While investors welcome the idea of a rate cut, such a move would suggest that the central bank is worried about the economy, which would not be good for the labor market, Wells Fargo Investment Institute senior global market strategist Sameer Samana said.
“We would view that as a sugar high as opposed to what the market really needs in order to make meaningful new highs driven by fundamentals,” Samana said. “Especially today, with the market now back close to 2,900, our two cents for investors would be that the risk outweighs the reward.”

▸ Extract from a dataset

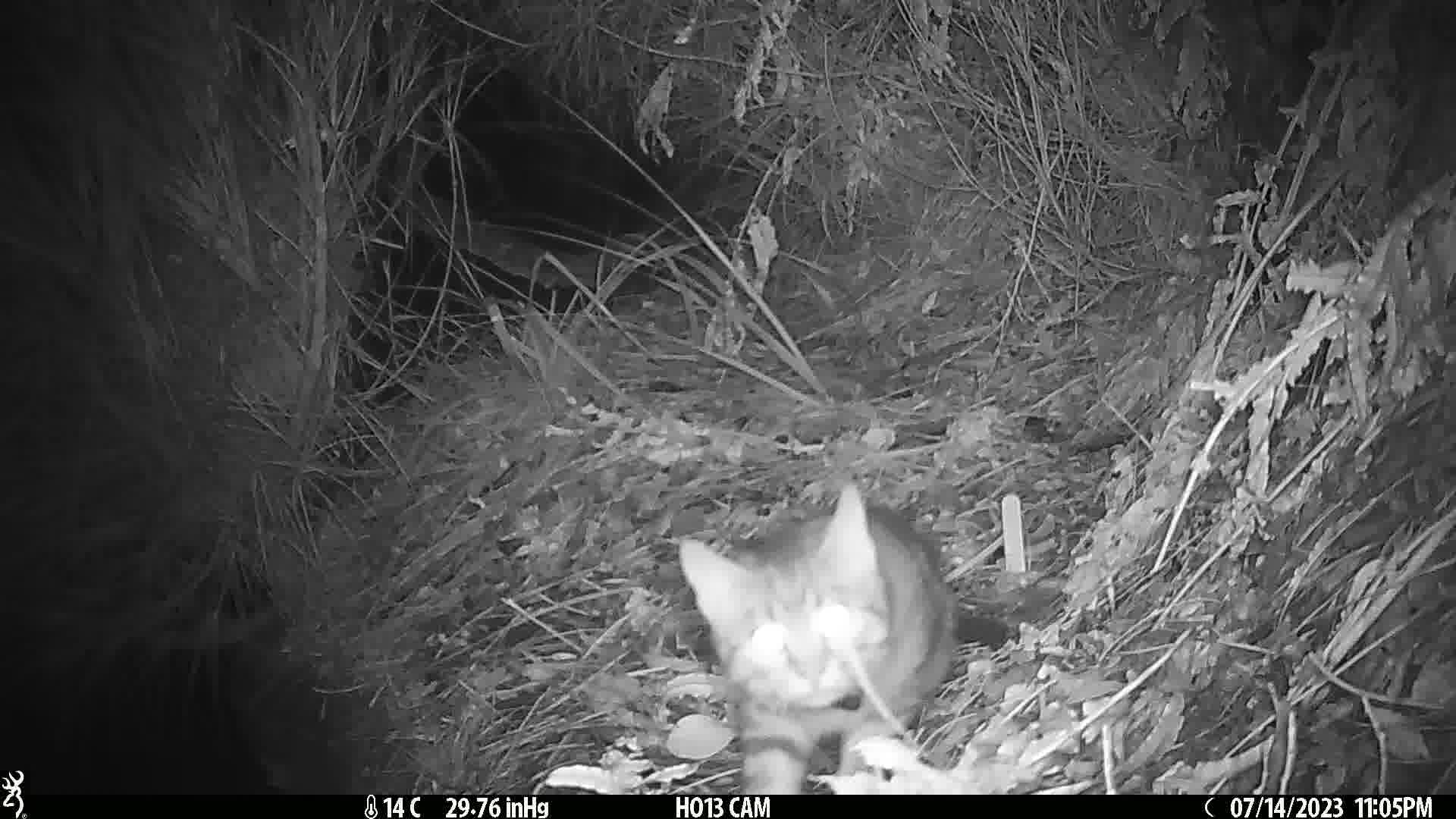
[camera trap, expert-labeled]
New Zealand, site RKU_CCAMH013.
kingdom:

Investors were also optimistic about prospects for a US-Mexico trade deal. The US is poised to start imposing 5 percent tariffs on Mexican goods tomorrow, but both sides are negotiating and media reports have suggested that the US could consider delaying the tariffs.

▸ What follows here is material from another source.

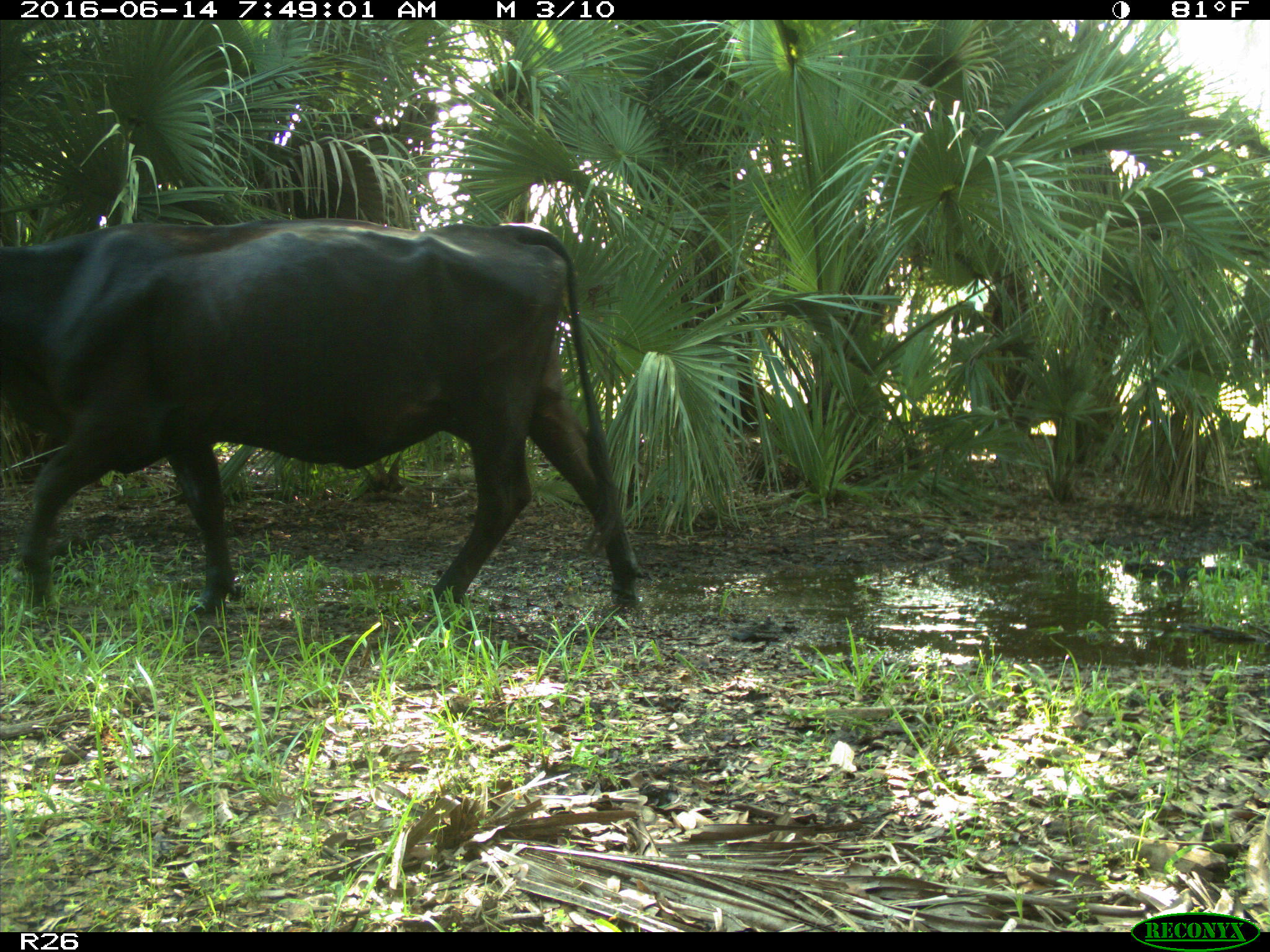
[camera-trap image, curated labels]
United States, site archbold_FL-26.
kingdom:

Even with this week’s gains, several sectors have a ways to go before they make up the losses they suffered last month as the trade disputes escalated.
The technology-heavy NASDAQ is still down 5.2 percent from its record on May 3.
Facebook and Google parent Alphabet Inc dragged down the Internet-heavy communications sector over the past month. It is down 7.5 percent from its April 29 high, the worst drop of any S&P sector.
Consumer-focused stocks are down 4.6 percent, with a large portion of companies depending on China for significant revenue.
On Friday, traders showed a hearty appetite for Beyond Meat, driving its shares 39.3 percent higher, after the plant-based meat maker beat Wall Street’s first-quarter financial forecasts.
The company also gave investors a solid revenue forecast for this year. At about US$138, Beyond Meat’s stock price is now more than five times greater than the US$25 offering price of its May 2 initial public offering.
Barnes & Noble Inc rose 11.1 percent after the last of the big book retailers announced its sale to a hedge fund for US$476 million. Elliott Management Corp is expected to complete the buyout in the third quarter.
The chain was blamed for the demise of independent bookstores and was ultimately laid low by the shift to online sales and Amazon.com Inc’s rise.